§ Data for processing
________________________________________
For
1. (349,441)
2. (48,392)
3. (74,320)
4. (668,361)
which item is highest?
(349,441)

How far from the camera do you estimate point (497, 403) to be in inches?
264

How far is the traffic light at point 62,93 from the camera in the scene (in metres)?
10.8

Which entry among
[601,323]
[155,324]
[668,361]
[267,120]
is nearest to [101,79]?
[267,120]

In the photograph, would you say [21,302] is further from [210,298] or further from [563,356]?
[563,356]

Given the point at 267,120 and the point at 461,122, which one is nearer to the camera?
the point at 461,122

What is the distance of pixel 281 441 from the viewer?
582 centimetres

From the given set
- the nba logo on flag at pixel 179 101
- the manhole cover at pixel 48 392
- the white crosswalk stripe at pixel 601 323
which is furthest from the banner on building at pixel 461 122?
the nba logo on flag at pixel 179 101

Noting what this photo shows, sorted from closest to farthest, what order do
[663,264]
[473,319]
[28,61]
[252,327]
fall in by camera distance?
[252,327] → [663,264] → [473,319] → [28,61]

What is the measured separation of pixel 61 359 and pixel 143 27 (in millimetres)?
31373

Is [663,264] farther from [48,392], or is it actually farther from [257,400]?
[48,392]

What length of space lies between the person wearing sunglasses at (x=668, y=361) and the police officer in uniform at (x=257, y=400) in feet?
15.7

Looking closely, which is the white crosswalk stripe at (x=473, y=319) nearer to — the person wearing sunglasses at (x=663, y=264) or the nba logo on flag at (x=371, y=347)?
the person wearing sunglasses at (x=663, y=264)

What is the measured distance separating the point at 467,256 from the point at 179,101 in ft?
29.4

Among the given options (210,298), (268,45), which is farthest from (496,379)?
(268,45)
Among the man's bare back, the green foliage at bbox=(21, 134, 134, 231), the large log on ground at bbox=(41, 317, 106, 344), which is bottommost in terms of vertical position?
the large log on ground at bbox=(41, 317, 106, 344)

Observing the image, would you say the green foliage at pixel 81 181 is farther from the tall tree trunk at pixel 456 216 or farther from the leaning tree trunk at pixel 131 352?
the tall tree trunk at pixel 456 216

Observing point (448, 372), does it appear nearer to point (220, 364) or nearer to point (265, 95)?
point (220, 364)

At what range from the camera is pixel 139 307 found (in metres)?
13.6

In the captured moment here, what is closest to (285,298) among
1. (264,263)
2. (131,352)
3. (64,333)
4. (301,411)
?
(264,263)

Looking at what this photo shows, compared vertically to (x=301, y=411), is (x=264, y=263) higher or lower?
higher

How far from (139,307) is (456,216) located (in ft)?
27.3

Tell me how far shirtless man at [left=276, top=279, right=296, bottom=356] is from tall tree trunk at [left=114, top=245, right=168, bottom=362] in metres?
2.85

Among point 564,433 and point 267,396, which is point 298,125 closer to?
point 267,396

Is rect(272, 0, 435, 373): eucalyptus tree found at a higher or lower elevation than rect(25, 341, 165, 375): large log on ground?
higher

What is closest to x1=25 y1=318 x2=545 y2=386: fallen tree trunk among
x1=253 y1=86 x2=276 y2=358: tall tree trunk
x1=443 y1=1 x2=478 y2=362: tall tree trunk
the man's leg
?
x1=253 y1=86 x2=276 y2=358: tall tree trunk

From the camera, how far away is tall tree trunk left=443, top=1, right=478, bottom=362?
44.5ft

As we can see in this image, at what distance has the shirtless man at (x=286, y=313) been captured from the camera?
________________________________________
§ To do
Lay out every line of the records above as a JSON list of strings, one string per line, and leave out blank lines.

§ Solution to this problem
[
  "For",
  "1. (349,441)",
  "2. (48,392)",
  "3. (74,320)",
  "4. (668,361)",
  "which item is highest?",
  "(349,441)",
  "How far from the camera do you estimate point (497, 403) to be in inches?",
  "264",
  "How far is the traffic light at point 62,93 from the camera in the scene (in metres)?",
  "10.8",
  "Which entry among",
  "[601,323]",
  "[155,324]",
  "[668,361]",
  "[267,120]",
  "is nearest to [101,79]?",
  "[267,120]",
  "In the photograph, would you say [21,302] is further from [210,298] or further from [563,356]?",
  "[563,356]",
  "Given the point at 267,120 and the point at 461,122, which one is nearer to the camera?",
  "the point at 461,122",
  "What is the distance of pixel 281 441 from the viewer?",
  "582 centimetres",
  "From the given set",
  "- the nba logo on flag at pixel 179 101",
  "- the manhole cover at pixel 48 392",
  "- the white crosswalk stripe at pixel 601 323",
  "which is furthest from the banner on building at pixel 461 122?",
  "the nba logo on flag at pixel 179 101",
  "Noting what this photo shows, sorted from closest to farthest, what order do",
  "[663,264]",
  "[473,319]",
  "[28,61]",
  "[252,327]",
  "fall in by camera distance?",
  "[252,327] → [663,264] → [473,319] → [28,61]",
  "What is the measured separation of pixel 61 359 and pixel 143 27 (in millimetres)?",
  "31373",
  "Is [663,264] farther from [48,392], or is it actually farther from [257,400]?",
  "[48,392]",
  "What length of space lies between the person wearing sunglasses at (x=668, y=361) and the police officer in uniform at (x=257, y=400) in feet?",
  "15.7",
  "Looking closely, which is the white crosswalk stripe at (x=473, y=319) nearer to — the person wearing sunglasses at (x=663, y=264) or the nba logo on flag at (x=371, y=347)?",
  "the person wearing sunglasses at (x=663, y=264)",
  "What is the measured distance separating the point at 467,256 from the point at 179,101 in ft?",
  "29.4",
  "Among the given options (210,298), (268,45), which is farthest from (496,379)?",
  "(268,45)",
  "Among the man's bare back, the green foliage at bbox=(21, 134, 134, 231), the large log on ground at bbox=(41, 317, 106, 344), which is bottommost in terms of vertical position?",
  "the large log on ground at bbox=(41, 317, 106, 344)",
  "Observing the image, would you say the green foliage at pixel 81 181 is farther from the tall tree trunk at pixel 456 216 or farther from the leaning tree trunk at pixel 131 352?",
  "the tall tree trunk at pixel 456 216",
  "Observing point (448, 372), does it appear nearer to point (220, 364) or nearer to point (265, 95)?",
  "point (220, 364)",
  "At what range from the camera is pixel 139 307 found (in metres)?",
  "13.6",
  "In the captured moment here, what is closest to (285,298) among",
  "1. (264,263)",
  "2. (131,352)",
  "3. (64,333)",
  "4. (301,411)",
  "?",
  "(264,263)",
  "Looking at what this photo shows, compared vertically to (x=301, y=411), is (x=264, y=263) higher or lower?",
  "higher",
  "How far from (139,307) is (456,216) located (in ft)?",
  "27.3",
  "Tell me how far shirtless man at [left=276, top=279, right=296, bottom=356] is from tall tree trunk at [left=114, top=245, right=168, bottom=362] in metres?",
  "2.85",
  "Among point 564,433 and point 267,396, which is point 298,125 closer to?",
  "point 267,396",
  "Is rect(272, 0, 435, 373): eucalyptus tree found at a higher or lower elevation than rect(25, 341, 165, 375): large log on ground?",
  "higher",
  "What is closest to x1=25 y1=318 x2=545 y2=386: fallen tree trunk among",
  "x1=253 y1=86 x2=276 y2=358: tall tree trunk",
  "x1=443 y1=1 x2=478 y2=362: tall tree trunk",
  "the man's leg",
  "?",
  "x1=253 y1=86 x2=276 y2=358: tall tree trunk",
  "From the camera, how far away is tall tree trunk left=443, top=1, right=478, bottom=362?",
  "44.5ft",
  "As we can see in this image, at what distance has the shirtless man at (x=286, y=313) been captured from the camera?"
]